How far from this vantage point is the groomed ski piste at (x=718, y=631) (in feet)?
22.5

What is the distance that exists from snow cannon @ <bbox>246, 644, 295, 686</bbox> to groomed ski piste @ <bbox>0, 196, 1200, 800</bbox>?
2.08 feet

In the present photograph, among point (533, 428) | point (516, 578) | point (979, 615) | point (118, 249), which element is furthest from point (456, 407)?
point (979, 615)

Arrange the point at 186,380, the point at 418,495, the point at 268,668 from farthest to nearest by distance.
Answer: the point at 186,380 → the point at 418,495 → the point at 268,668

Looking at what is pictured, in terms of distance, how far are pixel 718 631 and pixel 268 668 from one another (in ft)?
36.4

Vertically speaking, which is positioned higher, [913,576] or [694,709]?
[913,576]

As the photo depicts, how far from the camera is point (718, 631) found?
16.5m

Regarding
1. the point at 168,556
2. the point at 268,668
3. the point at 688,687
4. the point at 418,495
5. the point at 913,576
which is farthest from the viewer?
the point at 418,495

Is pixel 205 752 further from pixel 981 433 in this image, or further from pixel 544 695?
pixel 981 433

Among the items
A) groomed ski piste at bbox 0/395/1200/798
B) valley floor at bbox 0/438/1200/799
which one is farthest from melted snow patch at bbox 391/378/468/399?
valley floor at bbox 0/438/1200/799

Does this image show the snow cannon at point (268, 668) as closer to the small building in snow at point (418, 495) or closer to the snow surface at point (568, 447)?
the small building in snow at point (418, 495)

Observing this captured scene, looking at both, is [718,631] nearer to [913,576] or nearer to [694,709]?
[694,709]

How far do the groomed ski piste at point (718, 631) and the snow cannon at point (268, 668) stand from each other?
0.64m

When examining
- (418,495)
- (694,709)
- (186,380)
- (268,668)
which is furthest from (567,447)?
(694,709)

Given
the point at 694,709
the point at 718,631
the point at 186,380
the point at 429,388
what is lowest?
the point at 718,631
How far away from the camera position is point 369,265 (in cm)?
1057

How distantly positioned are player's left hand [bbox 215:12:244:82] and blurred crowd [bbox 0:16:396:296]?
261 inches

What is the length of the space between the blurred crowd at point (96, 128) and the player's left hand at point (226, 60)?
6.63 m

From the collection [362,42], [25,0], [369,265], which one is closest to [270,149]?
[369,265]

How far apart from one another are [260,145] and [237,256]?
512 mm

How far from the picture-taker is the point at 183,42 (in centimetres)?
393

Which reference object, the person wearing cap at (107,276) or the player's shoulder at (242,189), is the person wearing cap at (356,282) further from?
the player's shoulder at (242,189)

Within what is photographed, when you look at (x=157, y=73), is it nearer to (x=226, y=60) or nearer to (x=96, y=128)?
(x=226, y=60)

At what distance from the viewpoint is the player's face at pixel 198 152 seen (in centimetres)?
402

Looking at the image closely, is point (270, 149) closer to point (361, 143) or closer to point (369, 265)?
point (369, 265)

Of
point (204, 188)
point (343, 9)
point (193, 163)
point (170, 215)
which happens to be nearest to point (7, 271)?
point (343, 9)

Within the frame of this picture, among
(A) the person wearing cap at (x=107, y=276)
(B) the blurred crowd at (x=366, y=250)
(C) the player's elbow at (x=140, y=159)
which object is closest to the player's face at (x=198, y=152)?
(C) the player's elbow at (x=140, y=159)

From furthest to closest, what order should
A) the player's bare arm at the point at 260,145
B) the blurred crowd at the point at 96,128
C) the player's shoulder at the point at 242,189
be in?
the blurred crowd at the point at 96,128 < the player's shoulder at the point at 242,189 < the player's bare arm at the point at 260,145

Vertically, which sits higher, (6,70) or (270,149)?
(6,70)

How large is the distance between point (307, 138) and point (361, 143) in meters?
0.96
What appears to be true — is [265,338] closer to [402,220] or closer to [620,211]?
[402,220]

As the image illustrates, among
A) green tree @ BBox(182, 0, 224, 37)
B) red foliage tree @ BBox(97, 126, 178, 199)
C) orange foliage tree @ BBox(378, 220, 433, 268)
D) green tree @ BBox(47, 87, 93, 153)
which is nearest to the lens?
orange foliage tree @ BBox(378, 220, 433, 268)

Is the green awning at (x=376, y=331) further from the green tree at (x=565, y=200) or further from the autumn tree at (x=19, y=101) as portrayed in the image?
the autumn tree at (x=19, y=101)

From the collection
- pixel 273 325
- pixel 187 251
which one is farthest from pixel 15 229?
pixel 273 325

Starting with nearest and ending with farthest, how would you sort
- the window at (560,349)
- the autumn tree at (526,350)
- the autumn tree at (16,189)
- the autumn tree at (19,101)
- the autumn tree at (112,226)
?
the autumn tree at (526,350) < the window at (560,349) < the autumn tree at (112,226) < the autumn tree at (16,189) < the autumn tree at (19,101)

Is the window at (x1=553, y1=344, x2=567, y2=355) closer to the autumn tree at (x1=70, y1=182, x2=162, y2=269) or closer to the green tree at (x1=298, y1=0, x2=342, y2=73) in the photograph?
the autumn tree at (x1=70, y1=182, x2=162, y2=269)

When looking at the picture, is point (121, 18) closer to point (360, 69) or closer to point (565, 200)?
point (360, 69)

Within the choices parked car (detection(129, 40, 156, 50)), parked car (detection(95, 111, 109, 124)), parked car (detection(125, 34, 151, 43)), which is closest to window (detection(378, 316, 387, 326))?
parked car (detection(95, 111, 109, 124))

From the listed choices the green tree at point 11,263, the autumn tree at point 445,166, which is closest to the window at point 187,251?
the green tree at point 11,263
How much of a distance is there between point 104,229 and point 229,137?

==============================

GOAL OF THE EXERCISE
Copy exactly the line containing "When looking at" and every line after it, ending with the last line of the records above.

CORRECT OUTPUT
When looking at the picture, is point (121, 18) closer to point (360, 69) or closer to point (565, 200)?
point (360, 69)

Within the choices parked car (detection(129, 40, 156, 50)), parked car (detection(95, 111, 109, 124)), parked car (detection(125, 34, 151, 43)), which is closest to window (detection(378, 316, 387, 326))?
parked car (detection(95, 111, 109, 124))

From the listed choices the green tree at point 11,263, the autumn tree at point 445,166, which is closest to the window at point 187,251?
the green tree at point 11,263
How much of a distance is there between point 104,229 and point 229,137?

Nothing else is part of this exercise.